Reminding them of the things they have sacrificed — even the more difficult parts of pregnancy — is not helpful and can even be harmful. Rather than discuss the things adoptive parents miss out on, adoptive parents should instead offer the unique experiences they gained through the adoption process.
6. “He/she’s a keeper.”
This phrase implies that only the best children are kept — and that children can be returned if they don’t meet expectations. While most adoptive parents understand what people are really saying when they use this phrase, adopted children may not. In fact, it may cause anxiety and worry for them, thinking that their parents can get rid of them easily — emotions exacerbated by the unique experience of being adopted.
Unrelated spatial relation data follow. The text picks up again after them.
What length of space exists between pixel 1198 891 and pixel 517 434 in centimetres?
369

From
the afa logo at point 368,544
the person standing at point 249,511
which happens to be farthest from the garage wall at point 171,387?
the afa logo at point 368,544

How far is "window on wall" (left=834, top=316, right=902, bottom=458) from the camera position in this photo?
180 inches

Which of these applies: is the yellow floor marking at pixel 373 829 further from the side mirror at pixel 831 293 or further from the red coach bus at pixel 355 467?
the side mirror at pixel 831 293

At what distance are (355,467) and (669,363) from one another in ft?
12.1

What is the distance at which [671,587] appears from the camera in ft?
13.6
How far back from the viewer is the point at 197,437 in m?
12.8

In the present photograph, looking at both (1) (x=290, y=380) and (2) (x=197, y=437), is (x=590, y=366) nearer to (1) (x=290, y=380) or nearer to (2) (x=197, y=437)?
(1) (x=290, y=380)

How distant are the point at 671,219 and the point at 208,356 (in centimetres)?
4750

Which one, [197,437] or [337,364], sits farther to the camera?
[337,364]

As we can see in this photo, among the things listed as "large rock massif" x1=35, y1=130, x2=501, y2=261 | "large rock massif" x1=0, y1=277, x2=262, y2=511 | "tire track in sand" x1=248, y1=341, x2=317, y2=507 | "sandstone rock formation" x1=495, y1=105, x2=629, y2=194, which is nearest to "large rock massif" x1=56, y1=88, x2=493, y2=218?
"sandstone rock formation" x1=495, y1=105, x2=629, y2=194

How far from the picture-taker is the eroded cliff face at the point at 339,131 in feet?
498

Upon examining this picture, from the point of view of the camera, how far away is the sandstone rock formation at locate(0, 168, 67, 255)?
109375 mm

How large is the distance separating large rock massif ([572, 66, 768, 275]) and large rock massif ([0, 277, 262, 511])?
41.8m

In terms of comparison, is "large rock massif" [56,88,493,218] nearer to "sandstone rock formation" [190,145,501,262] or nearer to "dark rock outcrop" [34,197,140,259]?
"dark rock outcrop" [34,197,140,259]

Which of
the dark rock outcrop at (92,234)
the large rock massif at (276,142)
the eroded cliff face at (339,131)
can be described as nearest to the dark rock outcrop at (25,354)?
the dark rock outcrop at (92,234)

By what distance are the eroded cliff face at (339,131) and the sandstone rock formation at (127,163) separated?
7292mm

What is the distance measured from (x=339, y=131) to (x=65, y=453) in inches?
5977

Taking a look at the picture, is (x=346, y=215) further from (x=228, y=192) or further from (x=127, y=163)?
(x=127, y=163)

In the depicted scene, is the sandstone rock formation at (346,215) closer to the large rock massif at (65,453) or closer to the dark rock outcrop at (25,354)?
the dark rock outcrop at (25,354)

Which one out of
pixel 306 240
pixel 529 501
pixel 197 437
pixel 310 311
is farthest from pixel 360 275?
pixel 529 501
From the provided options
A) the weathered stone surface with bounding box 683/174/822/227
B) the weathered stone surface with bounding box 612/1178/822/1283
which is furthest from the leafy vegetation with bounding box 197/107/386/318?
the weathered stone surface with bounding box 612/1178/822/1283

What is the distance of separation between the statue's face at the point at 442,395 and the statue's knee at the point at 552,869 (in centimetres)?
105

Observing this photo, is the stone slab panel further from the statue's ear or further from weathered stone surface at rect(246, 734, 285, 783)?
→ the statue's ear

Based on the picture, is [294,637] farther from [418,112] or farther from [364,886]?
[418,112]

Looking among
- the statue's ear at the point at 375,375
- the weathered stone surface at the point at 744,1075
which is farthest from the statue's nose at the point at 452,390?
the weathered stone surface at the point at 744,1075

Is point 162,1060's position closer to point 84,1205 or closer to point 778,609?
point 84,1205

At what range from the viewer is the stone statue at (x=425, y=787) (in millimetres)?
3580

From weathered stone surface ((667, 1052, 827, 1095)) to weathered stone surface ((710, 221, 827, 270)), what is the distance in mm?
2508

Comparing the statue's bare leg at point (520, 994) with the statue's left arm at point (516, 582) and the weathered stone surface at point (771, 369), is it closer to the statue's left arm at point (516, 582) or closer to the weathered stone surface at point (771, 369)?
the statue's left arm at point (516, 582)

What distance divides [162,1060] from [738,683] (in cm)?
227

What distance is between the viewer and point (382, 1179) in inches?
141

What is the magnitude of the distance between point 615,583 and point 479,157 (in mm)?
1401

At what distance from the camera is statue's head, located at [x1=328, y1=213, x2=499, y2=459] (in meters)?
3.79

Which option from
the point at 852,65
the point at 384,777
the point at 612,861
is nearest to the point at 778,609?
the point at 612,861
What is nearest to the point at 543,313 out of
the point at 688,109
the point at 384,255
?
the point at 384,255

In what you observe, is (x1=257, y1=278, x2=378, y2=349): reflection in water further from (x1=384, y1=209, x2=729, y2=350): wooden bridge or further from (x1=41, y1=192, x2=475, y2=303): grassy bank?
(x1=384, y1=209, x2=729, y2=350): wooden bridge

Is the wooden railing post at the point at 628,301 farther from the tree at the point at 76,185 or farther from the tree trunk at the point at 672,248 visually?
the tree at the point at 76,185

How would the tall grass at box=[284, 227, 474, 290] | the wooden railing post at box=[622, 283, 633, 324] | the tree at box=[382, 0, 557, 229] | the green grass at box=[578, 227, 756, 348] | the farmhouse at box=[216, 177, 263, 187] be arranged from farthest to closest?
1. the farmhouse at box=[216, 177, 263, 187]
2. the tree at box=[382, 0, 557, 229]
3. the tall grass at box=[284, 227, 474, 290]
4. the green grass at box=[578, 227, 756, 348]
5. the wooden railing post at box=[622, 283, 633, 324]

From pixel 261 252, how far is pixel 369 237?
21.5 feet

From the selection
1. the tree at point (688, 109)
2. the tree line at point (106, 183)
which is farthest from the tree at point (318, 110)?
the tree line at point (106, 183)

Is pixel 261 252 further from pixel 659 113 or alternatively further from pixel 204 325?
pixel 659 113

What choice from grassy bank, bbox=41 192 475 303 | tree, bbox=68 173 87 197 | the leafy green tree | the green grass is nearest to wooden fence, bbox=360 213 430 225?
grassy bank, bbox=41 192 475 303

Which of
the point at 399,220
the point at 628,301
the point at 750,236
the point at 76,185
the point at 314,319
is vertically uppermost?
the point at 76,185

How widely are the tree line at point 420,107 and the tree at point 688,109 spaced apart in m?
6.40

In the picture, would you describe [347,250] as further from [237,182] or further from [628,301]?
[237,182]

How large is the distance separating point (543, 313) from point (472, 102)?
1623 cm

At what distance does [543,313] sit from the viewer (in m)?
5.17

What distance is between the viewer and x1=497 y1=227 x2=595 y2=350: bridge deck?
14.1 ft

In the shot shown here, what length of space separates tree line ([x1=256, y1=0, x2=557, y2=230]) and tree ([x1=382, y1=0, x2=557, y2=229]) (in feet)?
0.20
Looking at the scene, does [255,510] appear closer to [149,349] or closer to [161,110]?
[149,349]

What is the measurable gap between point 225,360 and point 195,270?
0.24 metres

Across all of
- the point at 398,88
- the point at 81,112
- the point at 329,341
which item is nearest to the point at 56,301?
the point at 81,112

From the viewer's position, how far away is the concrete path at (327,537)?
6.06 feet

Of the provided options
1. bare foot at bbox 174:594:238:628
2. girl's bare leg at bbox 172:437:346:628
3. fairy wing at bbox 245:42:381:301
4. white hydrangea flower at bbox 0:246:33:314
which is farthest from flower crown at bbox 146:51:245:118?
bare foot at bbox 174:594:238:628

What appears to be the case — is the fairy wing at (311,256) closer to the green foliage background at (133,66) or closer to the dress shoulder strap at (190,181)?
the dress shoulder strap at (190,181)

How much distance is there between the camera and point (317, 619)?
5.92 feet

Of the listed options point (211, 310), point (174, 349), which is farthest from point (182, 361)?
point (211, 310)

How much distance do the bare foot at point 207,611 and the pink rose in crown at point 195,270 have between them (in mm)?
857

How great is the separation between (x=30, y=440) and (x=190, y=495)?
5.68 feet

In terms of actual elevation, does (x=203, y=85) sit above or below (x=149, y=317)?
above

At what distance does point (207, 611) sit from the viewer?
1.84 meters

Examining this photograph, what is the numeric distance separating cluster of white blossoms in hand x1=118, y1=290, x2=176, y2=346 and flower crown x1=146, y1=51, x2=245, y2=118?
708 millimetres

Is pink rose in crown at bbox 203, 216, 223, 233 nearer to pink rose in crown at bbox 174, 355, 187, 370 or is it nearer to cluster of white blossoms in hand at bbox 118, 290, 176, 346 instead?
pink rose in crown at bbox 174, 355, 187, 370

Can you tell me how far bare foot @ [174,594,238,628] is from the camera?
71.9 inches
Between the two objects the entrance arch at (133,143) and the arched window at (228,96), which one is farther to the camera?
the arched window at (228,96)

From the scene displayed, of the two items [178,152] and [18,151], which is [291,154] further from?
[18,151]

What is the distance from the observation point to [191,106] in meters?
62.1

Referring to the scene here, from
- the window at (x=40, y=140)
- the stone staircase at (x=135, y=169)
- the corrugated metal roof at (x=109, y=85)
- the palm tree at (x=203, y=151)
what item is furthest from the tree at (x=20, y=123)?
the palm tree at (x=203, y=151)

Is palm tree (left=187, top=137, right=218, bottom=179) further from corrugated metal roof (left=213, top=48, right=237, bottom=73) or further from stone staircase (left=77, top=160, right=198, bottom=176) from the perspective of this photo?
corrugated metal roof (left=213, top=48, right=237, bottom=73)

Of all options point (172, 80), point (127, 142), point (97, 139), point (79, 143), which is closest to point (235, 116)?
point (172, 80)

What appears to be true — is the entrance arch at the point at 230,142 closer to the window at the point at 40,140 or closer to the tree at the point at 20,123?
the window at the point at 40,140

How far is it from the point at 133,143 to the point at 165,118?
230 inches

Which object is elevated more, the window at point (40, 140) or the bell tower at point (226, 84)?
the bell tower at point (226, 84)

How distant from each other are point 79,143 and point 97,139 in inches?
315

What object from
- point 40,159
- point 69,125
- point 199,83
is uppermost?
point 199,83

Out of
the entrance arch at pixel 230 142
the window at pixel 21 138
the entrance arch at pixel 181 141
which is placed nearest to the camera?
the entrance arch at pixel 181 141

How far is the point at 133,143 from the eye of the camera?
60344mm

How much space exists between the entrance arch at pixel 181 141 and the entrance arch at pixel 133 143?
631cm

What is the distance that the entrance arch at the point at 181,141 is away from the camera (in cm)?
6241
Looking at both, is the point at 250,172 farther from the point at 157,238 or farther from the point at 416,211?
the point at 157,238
Instead of using this cliché, consider phrases that compliment the whole family’s relationship: “You have a beautiful family, and it’s wonderful to see so much love between you and your children.”
7. “At least you got to choose your kid.”
While hopeful parents do get to choose what they are comfortable with in a prospective birth mother, adoption is a not a process where you “pick and choose” the exact child you want. It’s a long waiting process to find the one that’s right for you, and you may need to open up what you are comfortable with to find an adoption opportunity.
And, just because you had the ability to “choose” certain characteristics of your child doesn’t mean they — or you — will be perfect all the time. Adoption is a lifelong process, and you both will face challenges as you grow and learn more about adoption together.
Here’s the general rule when speaking with adoptive parents: If you wouldn’t say it to biological parents, don’t say it to parents who chose to adopt. Every family is “real” and beautiful, no matter how it’s created. There’s no need to focus on those differences — just the love that connects all families.
What are some of the misguided comments that you’ve received? Let us know in the comments below.
As an adoptive mom, I got all these comments A LOT!
It’s funny that people keep repeating that my son “looks so much like his father (my husband)” and believe that it would make me happy.
Really? How could my none-gene-related kid looks like my husband is a good thing?
My first thought is that “are you implying that my husband is cheating on me and somehow makes me adopt his boi son?”
Really, people? Think!
I’m actually adopted and I get people saying things like, “Oh I guess your parents didn’t want you”, etc. People can be really ignorant with words.